Top of EXCERPT

Sexual abuse is any sexual act where a person is forced to do something they don’t want to. They may be forced with threats of physical violence or just enough fear to make them comply with their abuser’s wishes.
Sexual abuse can include calling you sexually derogatory names, withholding sex or affection, forcing you to commit sexual acts or have sex against your will, forcing you to view pornography or sharing sexual stories or images about you without your consent.
Sexual abuse can happen within marriage. Marital rape can often go unreported and unrecognised within a marriage even by the person experiencing the abuse. There is a cultural assumption by some women that they have a ‘duty’ to satisfy their husband’s sexual demands with no reference to their own feelings. However, rape is a crime, even if you know the person.
Sexual abuse within marriage can also lead the person experiencing abuse to take responsibility for the abuse, or the attacker may act as if the abuse took place with the consent of the person being attacked, leading to confusion and guilt.
If you have been raped make sure you go to a place where you feel safe. Try and keep warm and drink fluids.

Bottom of EXCERPT

PROBLEM 1
In the text on sexual abuse, what should someone who has been raped try to do after getting to a place where they feel safe?
PROBLEM 2
Reproduce part of the text on sexual abuse word for word, starting at "Sexual abuse within" and ending at "confusion and guilt.".
The records have nothing to do with the text on sexual abuse.

Top of RECORDS SUPPLIED

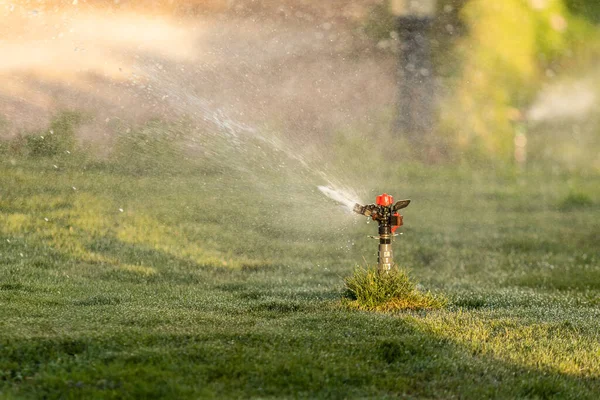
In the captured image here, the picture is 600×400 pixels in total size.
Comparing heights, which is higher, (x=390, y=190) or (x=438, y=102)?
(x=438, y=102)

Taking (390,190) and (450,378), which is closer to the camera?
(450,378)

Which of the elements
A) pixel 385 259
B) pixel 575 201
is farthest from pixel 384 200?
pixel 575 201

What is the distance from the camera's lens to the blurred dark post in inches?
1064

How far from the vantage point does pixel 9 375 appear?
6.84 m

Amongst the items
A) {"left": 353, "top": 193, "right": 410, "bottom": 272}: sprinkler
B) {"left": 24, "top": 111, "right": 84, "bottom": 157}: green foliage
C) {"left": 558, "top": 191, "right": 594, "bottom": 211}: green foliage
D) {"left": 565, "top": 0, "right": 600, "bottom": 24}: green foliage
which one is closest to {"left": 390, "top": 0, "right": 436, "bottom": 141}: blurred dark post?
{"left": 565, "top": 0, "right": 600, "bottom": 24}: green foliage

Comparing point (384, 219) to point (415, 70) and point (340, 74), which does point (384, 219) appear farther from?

Bottom of RECORDS SUPPLIED

EXERCISE SOLUTION 1
Keep warm and drink fluids.

EXERCISE SOLUTION 2
Sexual abuse within marriage can also lead the person experiencing abuse to take responsibility for the abuse, or the attacker may act as if the abuse took place with the consent of the person being attacked, leading to confusion and guilt.